Identifying a solution to the energy problem is crucial to the UK economy and quality of life. In the near term a range of renewable options must be developed, eg wind and solar, but it is unlikely that these will provide the base-load supply required. Nuclear is an option for a carbon-free base-load and, in particular, fusion energy is safe and relatively clean. If it can be achieved, fusion would bring the largest economic benefits to those countries that lead the way to build the first fusion power plants, but ultimately most people in the world will benefit from fusion in some way.
ITER, the largest international science project on Earth, will operate from 2020 to answer the final physics questions and most technology questions required to construct the first demonstration magnetic fusion energy (MFE) power plant, DEMO. We will train the ITER generation of UK fusion scientists who will have the expertise to win time on this key facility against international competition. This is crucial to build experience that will feed into the design of DEMO, ensuring the UK remains at the forefront. EU design studies for DEMO are already under way, with manufacture of prototype components likely to follow soon. There are a number of beneficiaries from this training: (1) it will benefit Culham Centre for Fusion Energy (CCFE), providing well-trained new staff to replace those retiring, keeping the UK at the forefront of fusion energy research, competitive for ITER time and leading elements of DEMO design/prototype development; (2) it will provide expertise for the growing UK industry involvement in fusion, helping to win contracts for ITER and DEMO prototype components; (3) it will ensure the UK has a cadre of fusion experts to advise Government on future directions. We expect to train 60 students in MFE, approximately balanced across plasmas, materials (relevant for IFE also, see below) and related fusion technologies.

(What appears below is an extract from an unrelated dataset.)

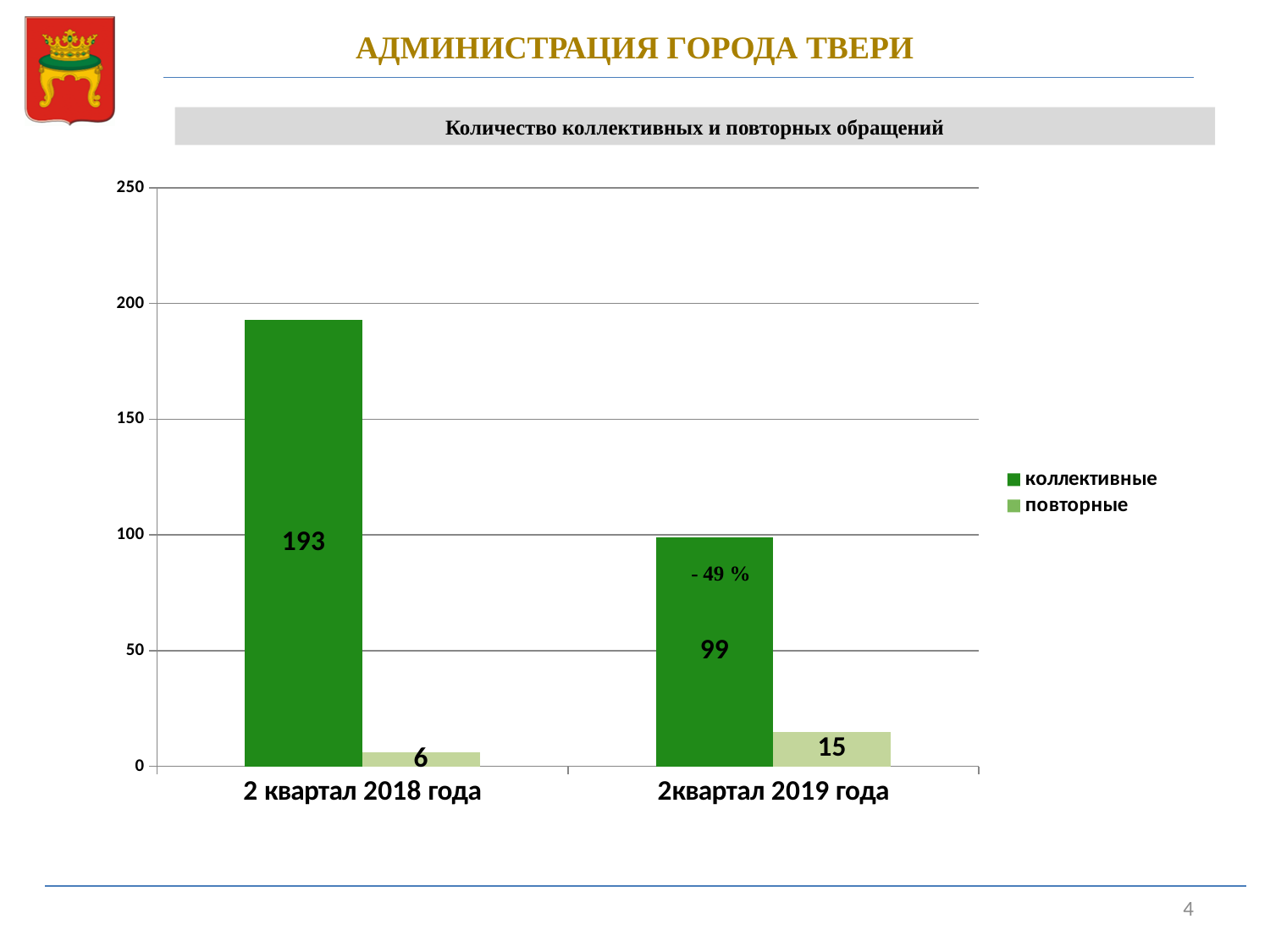
What kind of chart is shown on the slide? bar chart What is the difference between the повторные values for 2квартал 2019 года and 2 квартал 2018 года? 9 What is the value for повторные in 2 квартал 2018 года? 6 What is the value for коллективные in 2квартал 2019 года? 99 Is the value for коллективные in 2квартал 2019 года greater or less than 100? less What is the value for коллективные in 2 квартал 2018 года? 193 What is the difference between the коллективные values for 2 квартал 2018 года and 2квартал 2019 года? 94 Which period has the lower value for повторные? 2 квартал 2018 года What percentage change is annotated on the коллективные bar for 2квартал 2019 года? - 49 % How many series does the legend list? 2 Which period has the higher value for коллективные? 2 квартал 2018 года What is the value for повторные in 2квартал 2019 года? 15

For inertial fusion energy (IFE), NIF in the US is the most advanced device in the world, and some expected it would achieve fusion conditions, i.e. ignition. In its 2012 ignition experiments, this did not happen, but the reason why is still uncertain. The immediate need is to understand this, which requires experts to win time on international facilities (including NIF), understand why ignition did not occur and so develop a roadmap to IFE based on the new knowledge. This will benefit the UK Government by providing experts to advise on an appropriate strategy, able to compare the relative merits of IFE and MFE because of our training across both areas. If IFE proves viable, then it will need to integrate fusion technologies in a similar way to ITER and DEMO, bringing benefits to industry. We expect to train 15 students in high energy density physics (HEDP), spanning IFE and lab astrophysics; the MFE materials students' expertise is also relevant for IFE reactor design.

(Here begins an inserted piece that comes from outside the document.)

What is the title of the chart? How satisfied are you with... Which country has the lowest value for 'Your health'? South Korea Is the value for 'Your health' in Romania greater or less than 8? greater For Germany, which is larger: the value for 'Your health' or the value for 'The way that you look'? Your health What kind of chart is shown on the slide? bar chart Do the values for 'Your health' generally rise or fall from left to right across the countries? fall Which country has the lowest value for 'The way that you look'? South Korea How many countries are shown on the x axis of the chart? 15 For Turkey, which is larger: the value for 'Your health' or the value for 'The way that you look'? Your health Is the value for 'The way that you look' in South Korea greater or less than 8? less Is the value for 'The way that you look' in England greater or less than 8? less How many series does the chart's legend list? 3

Expertise in HEDP is required by AWE for its science-based approach to underpinning the UK's nuclear deterrent, and is a key element of the UK's strategy to comply with the Test Ban Treaty. The new Orion laser facility at AWE can replicate the conditions in a nuclear warhead, enabling advanced computer codes to be tested. Our students will have the expertise to work with Orion, which requires skilled scientists as it establishes its programme. Also the materials and computational scientists amongst the ~60 MFE students will be of value to AWE.
We will train students in the cooler exhaust plasma of a tokamak. Similar plasma conditions are used in manufacturing industries (coatings, computer chips, etc) so we will develop a skill base that will benefit a number of such companies. Materials research for fusion is also relevant for fission. The popularity of fusion amongst students is a good way to bring outstanding students into the field, providing expertise that benefits the growing nuclear industries and supporting the Government's nuclear policy.